L'Optique de Saint-Simon
L'Optique de Saint-Simon
Essai sur les formes de son imagination et de sa sensibilité d'après les Mémoires



Date de parution : 2011
ISBN : 978-2-84830-148-8
15,5 x 24 cm
dos carré collé
718 pages

122 €


Sans doute l’image d’un grand écrivain n’est-elle jamais vraiment fixée : l’artiste vit d’une vie posthume. Et si l’œuvre porte le sceau de son créateur, elle peut aider à « percer l’épiderme », elle ne permet pas d’élucider pleinement tous les secrets de l’artiste, non plus que de son art.

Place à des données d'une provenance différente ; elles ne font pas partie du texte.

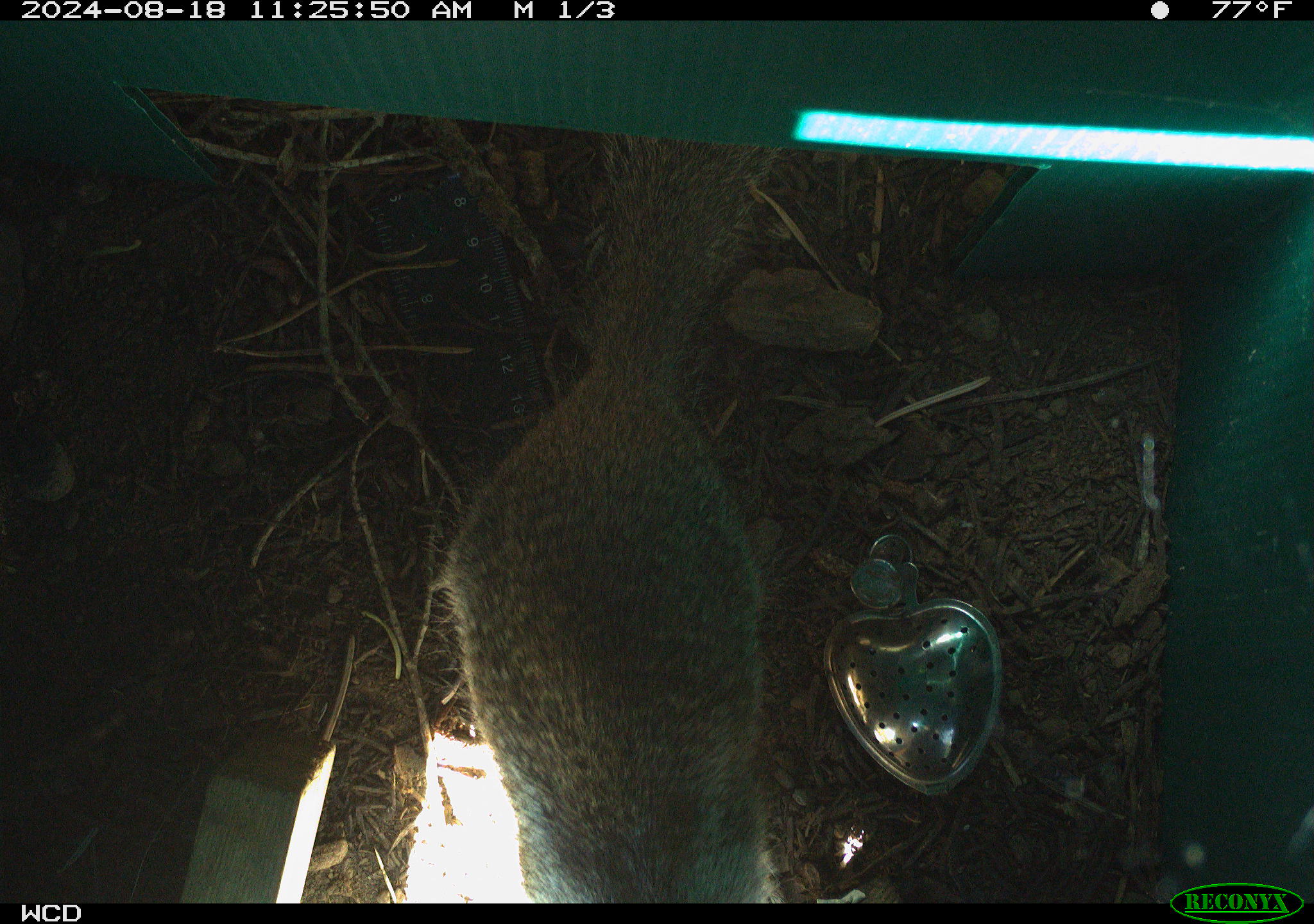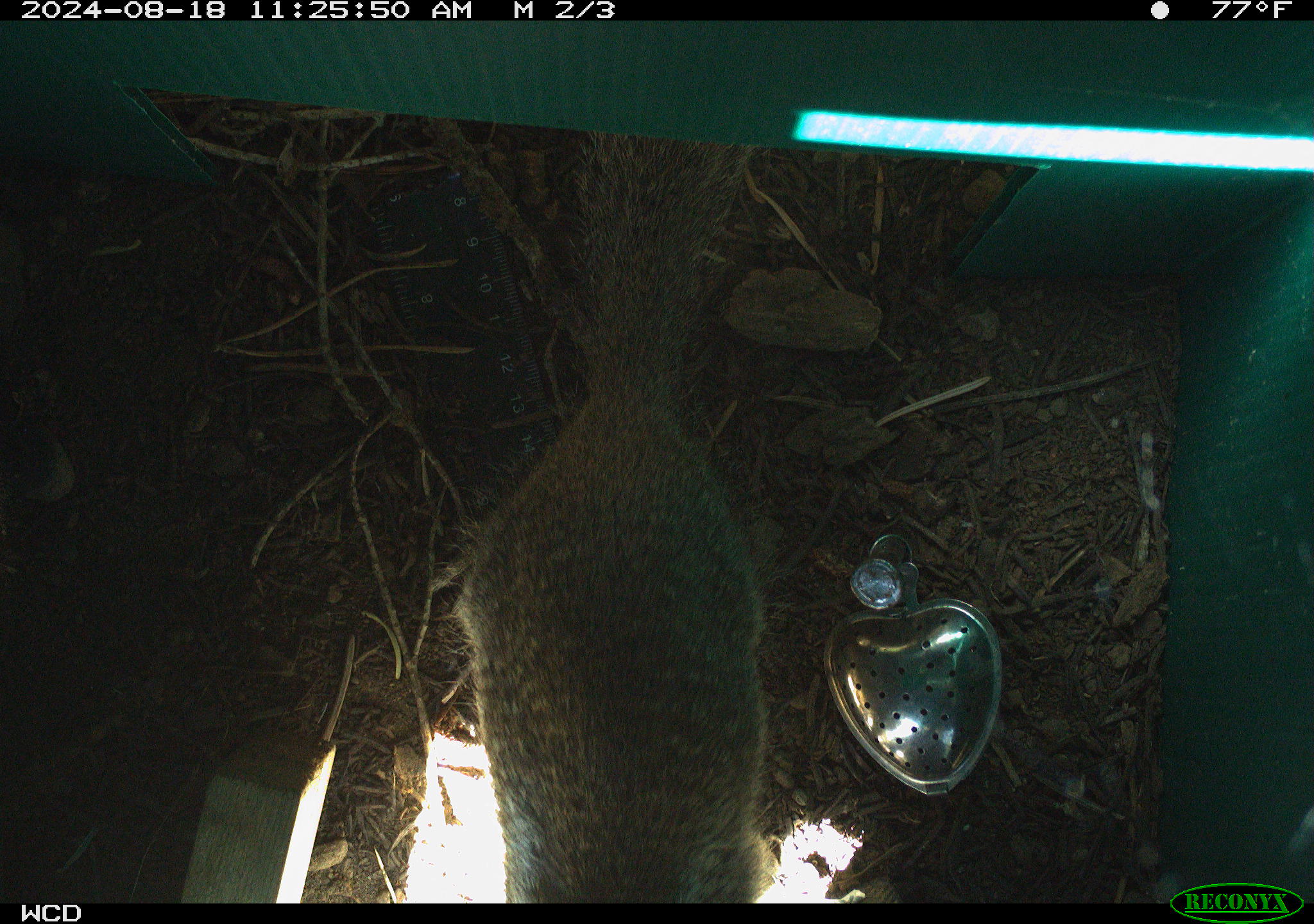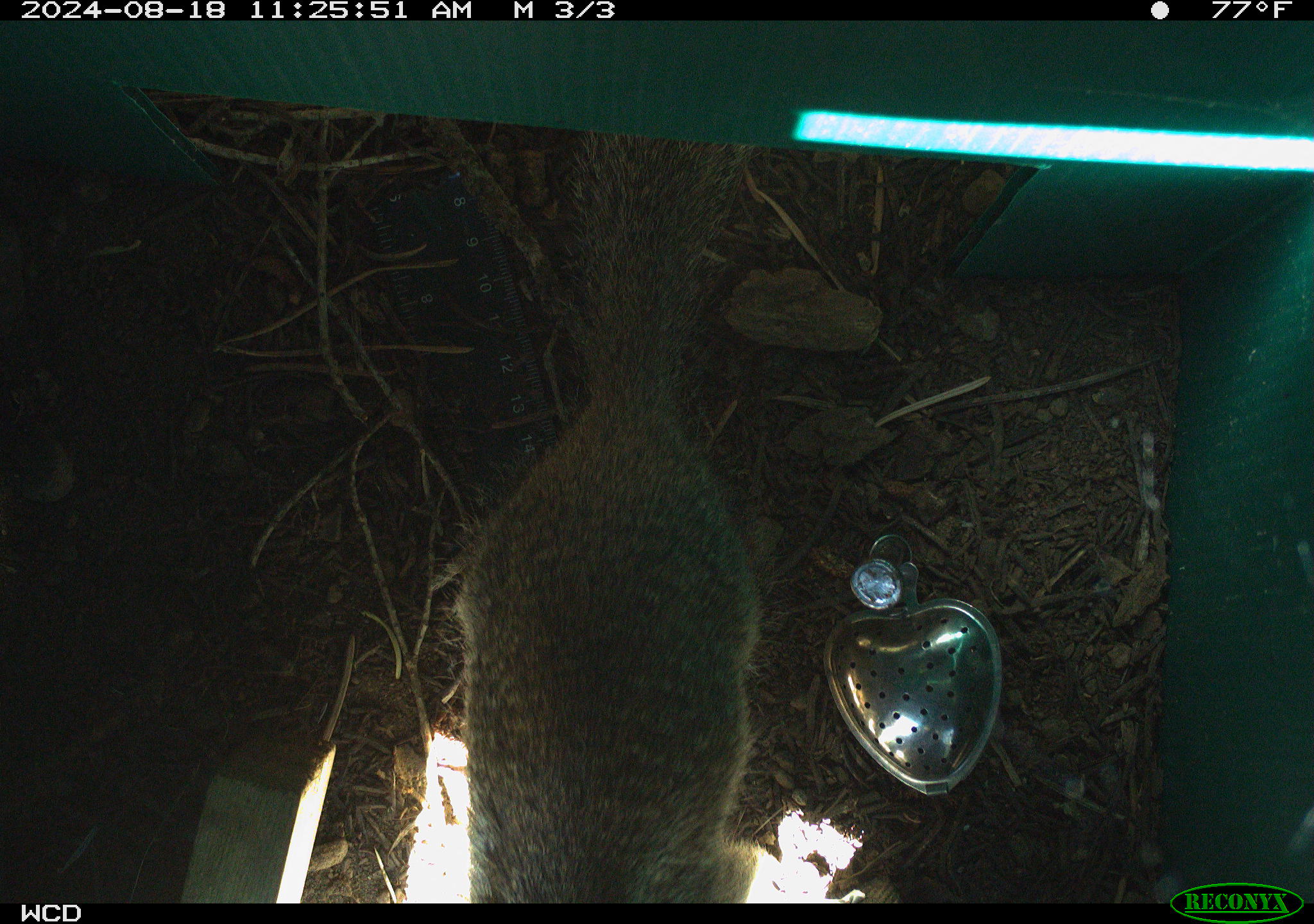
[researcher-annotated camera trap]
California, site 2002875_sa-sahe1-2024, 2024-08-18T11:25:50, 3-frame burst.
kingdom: Animalia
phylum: Chordata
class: Mammalia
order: Rodentia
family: Sciuridae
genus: Otospermophilus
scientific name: Otospermophilus beecheyi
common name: california ground squirrel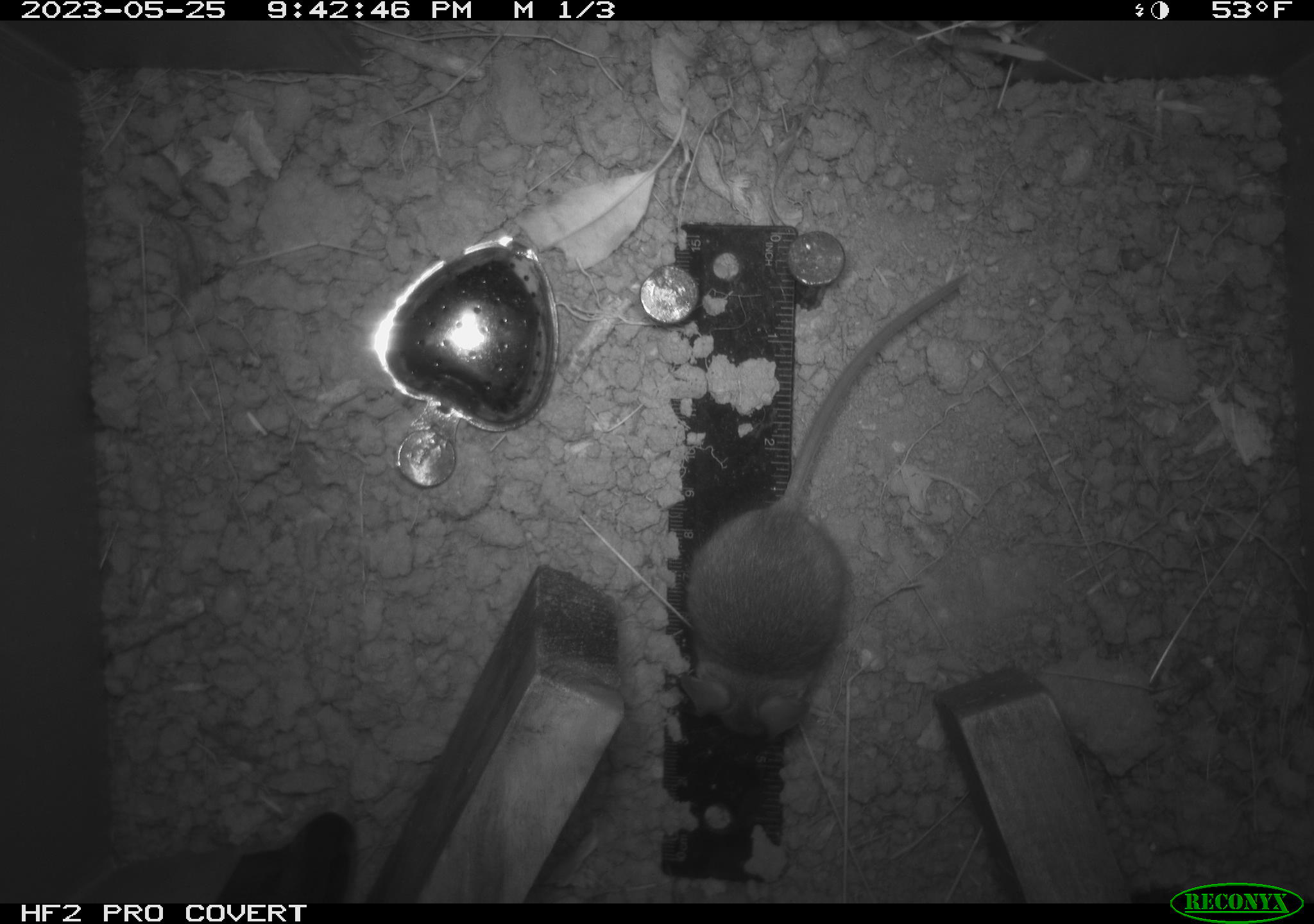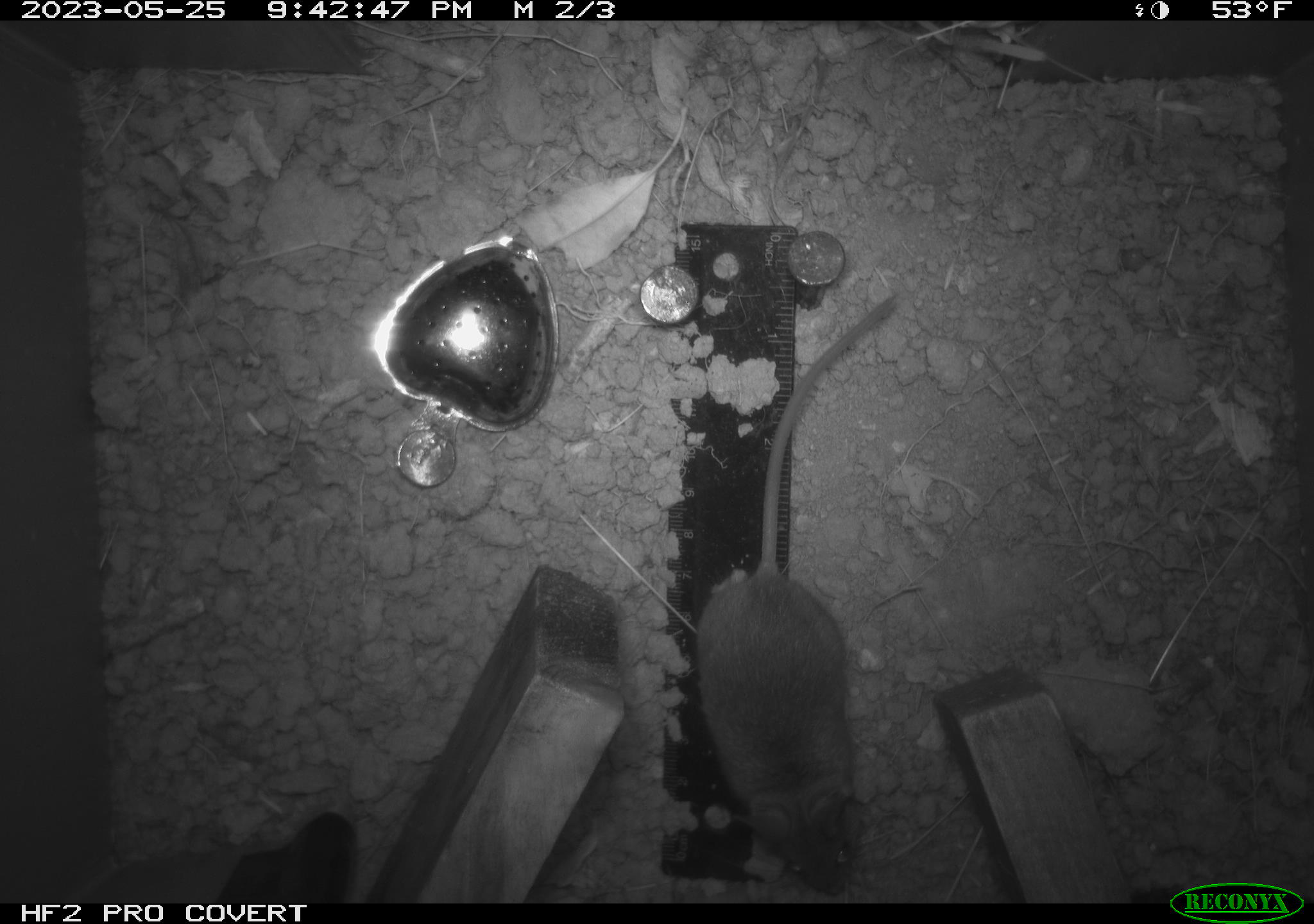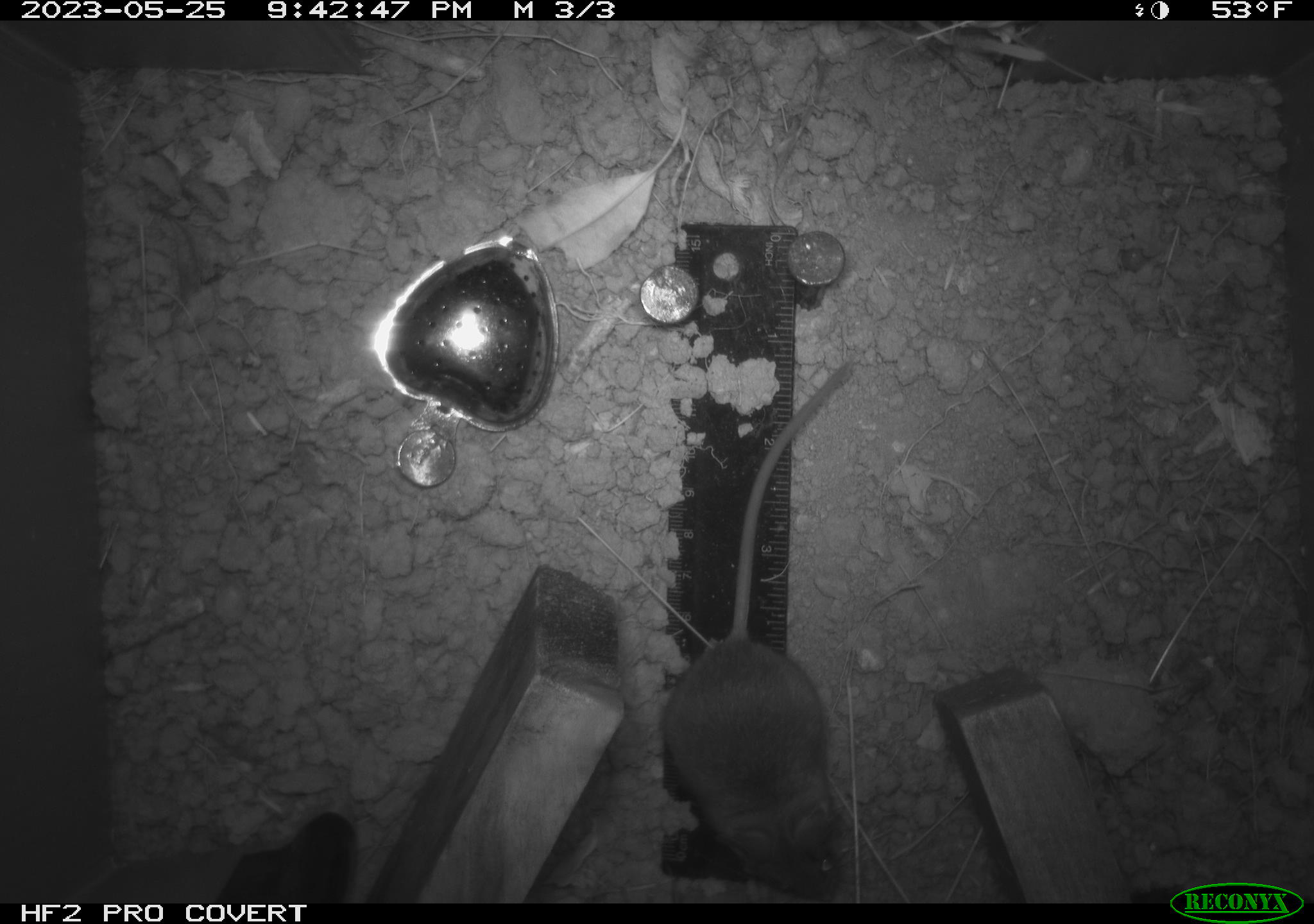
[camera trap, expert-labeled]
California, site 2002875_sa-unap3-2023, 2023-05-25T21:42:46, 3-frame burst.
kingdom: Animalia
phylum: Chordata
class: Mammalia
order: Rodentia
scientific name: Rodentia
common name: mouse species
Mouse species (Rodentia).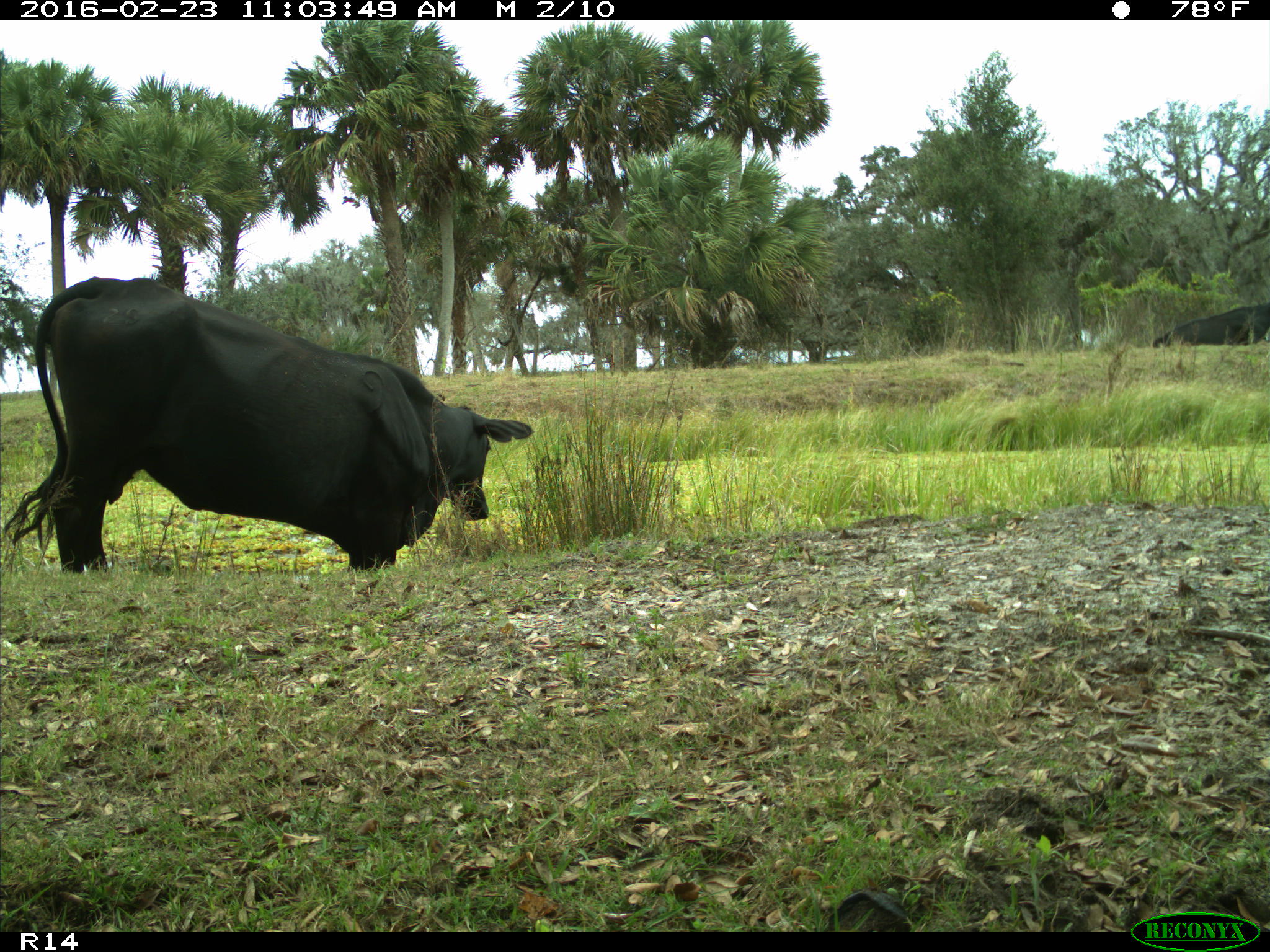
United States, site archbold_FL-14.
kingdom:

Il reste que cette création sombre, « crépusculaire », que sont les Mémoires de Saint-Simon, nous invite à éclairer de plus près une âme si étrange ; à « feuilleter » encore l’esprit de Saint-Simon, le « repasser » dans notre esprit et nous montrer à nous-mêmes ce qu’il a pour nous-mêmes d’inexplicable.
Il répète complaisamment qu’il raconte ce qu’il a vu, de ses propres yeux vu. Qu’a-t-il pu voir, en vérité, sinon Versailles, l’Espagne, quelques provinces ? Or, rien de plus fréquent dans les Mémoires que les mots « prodige », « monstre » ; lueurs flottantes... Qu’est-ce à dire sinon que l’univers décrit par Saint-Simon est aussi bien l’univers même de Saint-Simon, celui qu’il porte en lui-même ? Et que cet univers, s’il n’est pas le Moi de Saint-Simon, est en quelque manière une réponse à certaines exigences du Moi de Saint-Simon, de son intimité, de son esprit ?
Certes, notre vision du monde ne se sépare pas du monde que nous voyons ; mais elle n’est notre vision que par cet éclairage personnel, par cette lumière diffuse, en quelque sorte surnaturelle, où baigne toute chose vue, si concrète soit-elle. Ne serait-ce pas alors un moyen indirect – existe-t-il un « moyen court » ? – d’accéder au plus près du Moi central et illuminant, de Saint-Simon lui-même, qu’une exploration de cet univers saint-simonien dans ce qu’il offre précisément de moins objectif et de plus inaliénable : certain éclairage, certain climat, telle obsédante résonance ? Une semblable approximation est-elle compatible avec certaine rigueur d’analyse, ou convient-il de jouer « musicalement » de l’allusion, des modulations évasives, des prestiges du clair-obscur ? Plutôt que d’un choix, ce livre témoignera de nos incertitudes, ou de notre effort pour nous maintenir dans un état de... disponibilité. Il ne nous siérait point d’affirmer la légitimité d’un tel effort, moins encore de nous méconnaître.
Professione pietatis aut laudatus erit aut excusatus (Tacite, Agricola, III).